It looks like poor wine has a slighter higher (less acidic) pH than the other ratings. t.tests to confirm!
##
## Welch Two Sample t-test
##
## data: poor_wines$pH and avg_wines$pH
## t = 0.14352, df = 19.099, p-value = 0.8874
## alternative hypothesis: true difference in means is not equal to 0
## 95 percent confidence interval:
## -0.09155584 0.10504156
## sample estimates:
## mean of x mean of y
## 3.187500 3.180757
##
## Welch Two Sample t-test
##
## data: poor_wines$pH and exc_wines$pH
## t = -0.58582, df = 19.404, p-value = 0.5647
## alternative hypothesis: true difference in means is not equal to 0
## 95 percent confidence interval:
## -0.12621679 0.07095264
## sample estimates:
## mean of x mean of y
## 3.187500 3.215132
##
## Welch Two Sample t-test
##
## data: avg_wines$pH and exc_wines$pH
## t = -6.3777, df = 1617.8, p-value = 2.34e-10
## alternative hypothesis: true difference in means is not equal to 0
## 95 percent confidence interval:
## -0.04494674 -0.02380313
## sample estimates:
## mean of x mean of y
## 3.180757 3.215132
Looks like there is a signifcant difference between the average and excellent wines, but not between poor and any other!
Sulphates are slightly skewed to the left so let’s transform them!
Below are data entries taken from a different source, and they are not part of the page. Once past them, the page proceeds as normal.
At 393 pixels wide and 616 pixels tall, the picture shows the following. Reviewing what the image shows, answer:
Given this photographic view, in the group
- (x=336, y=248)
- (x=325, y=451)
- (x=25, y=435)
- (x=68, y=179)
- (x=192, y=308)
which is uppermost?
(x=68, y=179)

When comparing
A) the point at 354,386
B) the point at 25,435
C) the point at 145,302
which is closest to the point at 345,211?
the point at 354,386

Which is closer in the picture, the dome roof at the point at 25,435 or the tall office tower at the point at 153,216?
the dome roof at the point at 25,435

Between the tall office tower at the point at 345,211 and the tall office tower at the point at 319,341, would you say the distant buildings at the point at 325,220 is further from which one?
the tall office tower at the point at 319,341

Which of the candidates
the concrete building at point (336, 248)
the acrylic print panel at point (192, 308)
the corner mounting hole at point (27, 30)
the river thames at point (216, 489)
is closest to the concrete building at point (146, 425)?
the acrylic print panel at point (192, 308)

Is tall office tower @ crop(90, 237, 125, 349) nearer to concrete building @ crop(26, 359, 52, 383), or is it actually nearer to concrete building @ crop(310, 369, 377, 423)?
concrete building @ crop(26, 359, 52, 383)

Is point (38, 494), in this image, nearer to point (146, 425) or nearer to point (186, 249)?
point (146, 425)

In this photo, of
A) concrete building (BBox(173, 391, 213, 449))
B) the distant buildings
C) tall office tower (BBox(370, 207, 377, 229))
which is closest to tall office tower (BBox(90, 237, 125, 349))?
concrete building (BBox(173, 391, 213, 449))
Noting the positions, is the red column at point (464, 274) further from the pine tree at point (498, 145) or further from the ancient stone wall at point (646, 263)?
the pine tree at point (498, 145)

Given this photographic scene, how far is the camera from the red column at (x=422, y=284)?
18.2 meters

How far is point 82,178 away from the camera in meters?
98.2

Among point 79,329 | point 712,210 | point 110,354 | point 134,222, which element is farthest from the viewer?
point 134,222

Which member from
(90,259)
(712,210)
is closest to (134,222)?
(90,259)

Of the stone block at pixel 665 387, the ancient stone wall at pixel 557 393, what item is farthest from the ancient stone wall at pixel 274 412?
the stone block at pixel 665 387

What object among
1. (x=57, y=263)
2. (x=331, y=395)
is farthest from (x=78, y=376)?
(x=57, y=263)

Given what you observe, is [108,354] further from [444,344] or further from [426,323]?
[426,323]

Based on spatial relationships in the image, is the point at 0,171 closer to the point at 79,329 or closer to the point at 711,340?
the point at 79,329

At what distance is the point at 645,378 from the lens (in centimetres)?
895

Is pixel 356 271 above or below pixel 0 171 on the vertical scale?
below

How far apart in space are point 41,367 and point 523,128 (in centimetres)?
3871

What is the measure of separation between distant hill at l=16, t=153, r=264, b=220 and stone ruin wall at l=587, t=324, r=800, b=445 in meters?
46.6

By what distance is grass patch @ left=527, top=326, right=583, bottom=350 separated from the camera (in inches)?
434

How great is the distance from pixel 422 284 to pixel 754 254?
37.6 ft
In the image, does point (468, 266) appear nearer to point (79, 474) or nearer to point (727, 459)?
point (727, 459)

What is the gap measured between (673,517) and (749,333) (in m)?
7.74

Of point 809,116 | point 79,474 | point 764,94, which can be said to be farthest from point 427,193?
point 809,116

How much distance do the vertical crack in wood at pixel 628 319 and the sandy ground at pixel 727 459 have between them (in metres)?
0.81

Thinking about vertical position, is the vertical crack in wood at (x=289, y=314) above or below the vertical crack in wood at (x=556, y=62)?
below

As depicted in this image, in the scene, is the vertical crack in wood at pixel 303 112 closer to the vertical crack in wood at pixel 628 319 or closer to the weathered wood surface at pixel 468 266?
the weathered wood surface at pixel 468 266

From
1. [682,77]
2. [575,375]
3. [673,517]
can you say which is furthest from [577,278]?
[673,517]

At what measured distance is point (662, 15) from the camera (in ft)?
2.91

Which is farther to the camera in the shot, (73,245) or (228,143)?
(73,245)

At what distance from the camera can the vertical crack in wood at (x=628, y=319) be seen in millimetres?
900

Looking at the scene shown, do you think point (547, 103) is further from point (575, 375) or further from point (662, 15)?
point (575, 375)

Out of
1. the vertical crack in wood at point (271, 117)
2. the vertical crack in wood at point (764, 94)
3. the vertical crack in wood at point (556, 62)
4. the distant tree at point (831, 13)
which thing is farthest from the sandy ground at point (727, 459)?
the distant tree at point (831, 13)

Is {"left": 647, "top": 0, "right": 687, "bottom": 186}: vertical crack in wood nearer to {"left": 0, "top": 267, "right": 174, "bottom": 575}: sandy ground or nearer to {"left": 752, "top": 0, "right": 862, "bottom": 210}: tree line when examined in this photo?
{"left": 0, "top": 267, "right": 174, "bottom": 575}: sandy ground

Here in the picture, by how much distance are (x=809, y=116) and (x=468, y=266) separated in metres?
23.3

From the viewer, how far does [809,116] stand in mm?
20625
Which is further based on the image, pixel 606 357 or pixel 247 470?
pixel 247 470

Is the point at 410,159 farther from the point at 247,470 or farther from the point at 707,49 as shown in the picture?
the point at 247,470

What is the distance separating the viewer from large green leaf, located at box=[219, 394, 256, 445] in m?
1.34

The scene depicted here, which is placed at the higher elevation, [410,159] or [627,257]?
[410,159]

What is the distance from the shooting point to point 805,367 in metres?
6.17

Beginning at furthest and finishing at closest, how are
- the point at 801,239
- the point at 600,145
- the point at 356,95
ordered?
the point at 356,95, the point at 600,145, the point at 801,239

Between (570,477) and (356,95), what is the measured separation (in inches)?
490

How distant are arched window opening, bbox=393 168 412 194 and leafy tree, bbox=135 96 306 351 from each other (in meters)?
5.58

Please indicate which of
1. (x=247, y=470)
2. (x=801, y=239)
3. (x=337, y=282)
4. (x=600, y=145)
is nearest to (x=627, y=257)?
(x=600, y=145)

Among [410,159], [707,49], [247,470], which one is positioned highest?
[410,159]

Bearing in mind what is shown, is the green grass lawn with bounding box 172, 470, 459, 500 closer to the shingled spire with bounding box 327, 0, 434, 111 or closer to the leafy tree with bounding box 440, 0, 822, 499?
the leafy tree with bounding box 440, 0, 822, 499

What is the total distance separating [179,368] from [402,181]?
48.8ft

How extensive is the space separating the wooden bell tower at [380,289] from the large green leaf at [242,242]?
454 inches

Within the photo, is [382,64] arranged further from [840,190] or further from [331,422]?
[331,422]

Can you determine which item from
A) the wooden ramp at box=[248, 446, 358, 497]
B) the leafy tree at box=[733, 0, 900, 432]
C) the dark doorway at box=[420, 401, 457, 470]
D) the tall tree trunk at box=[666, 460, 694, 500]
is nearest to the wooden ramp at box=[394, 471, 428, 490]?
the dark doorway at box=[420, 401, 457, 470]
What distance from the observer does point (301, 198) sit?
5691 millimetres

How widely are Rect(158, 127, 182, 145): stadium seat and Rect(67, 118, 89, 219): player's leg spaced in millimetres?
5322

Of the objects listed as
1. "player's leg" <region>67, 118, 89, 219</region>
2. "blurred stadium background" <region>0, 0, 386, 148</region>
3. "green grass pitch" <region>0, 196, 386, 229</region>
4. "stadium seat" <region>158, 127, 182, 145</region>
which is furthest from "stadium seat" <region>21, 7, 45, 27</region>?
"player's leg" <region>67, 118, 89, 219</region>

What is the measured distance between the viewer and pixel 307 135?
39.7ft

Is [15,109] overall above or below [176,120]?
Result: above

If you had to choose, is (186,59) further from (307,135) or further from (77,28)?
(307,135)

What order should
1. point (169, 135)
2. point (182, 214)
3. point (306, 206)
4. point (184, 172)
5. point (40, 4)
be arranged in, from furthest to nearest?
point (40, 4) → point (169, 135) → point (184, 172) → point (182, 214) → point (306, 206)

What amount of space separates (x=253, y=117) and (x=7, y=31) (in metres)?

Much better. sqrt transformation did the trick. Let’s check out the ratings:
Looking pretty similar, but let’s do the t-tests just to be sure!
##
## Welch Two Sample t-test
##
## data: poor_wines$trans_sulp and avg_wines$trans_sulp
## t = -0.52255, df = 19.153, p-value = 0.6073
## alternative hypothesis: true difference in means is not equal to 0
## 95 percent confidence interval:
## -0.05039506 0.03025001
## sample estimates:
## mean of x mean of y
## 0.6837169 0.6937894
##
## Welch Two Sample t-test
##
## data: poor_wines$trans_sulp and exc_wines$trans_sulp
## t = -0.9055, df = 19.812, p-value = 0.3761
## alternative hypothesis: true difference in means is not equal to 0
## 95 percent confidence interval:
## -0.05817715 0.02297222
## sample estimates:
## mean of x mean of y
## 0.6837169 0.7013194
##
## Welch Two Sample t-test
##
## data: avg_wines$trans_sulp and exc_wines$trans_sulp
## t = -2.4669, df = 1484.4, p-value = 0.01374
## alternative hypothesis: true difference in means is not equal to 0
## 95 percent confidence interval:
## -0.013517393 -0.001542489
## sample estimates:
## mean of x mean of y
## 0.6937894 0.7013194
Glad I checked. there is a significant difference between the mean of the sqrt of the sulphate levels for avergae and excellent wines, not with poor wines.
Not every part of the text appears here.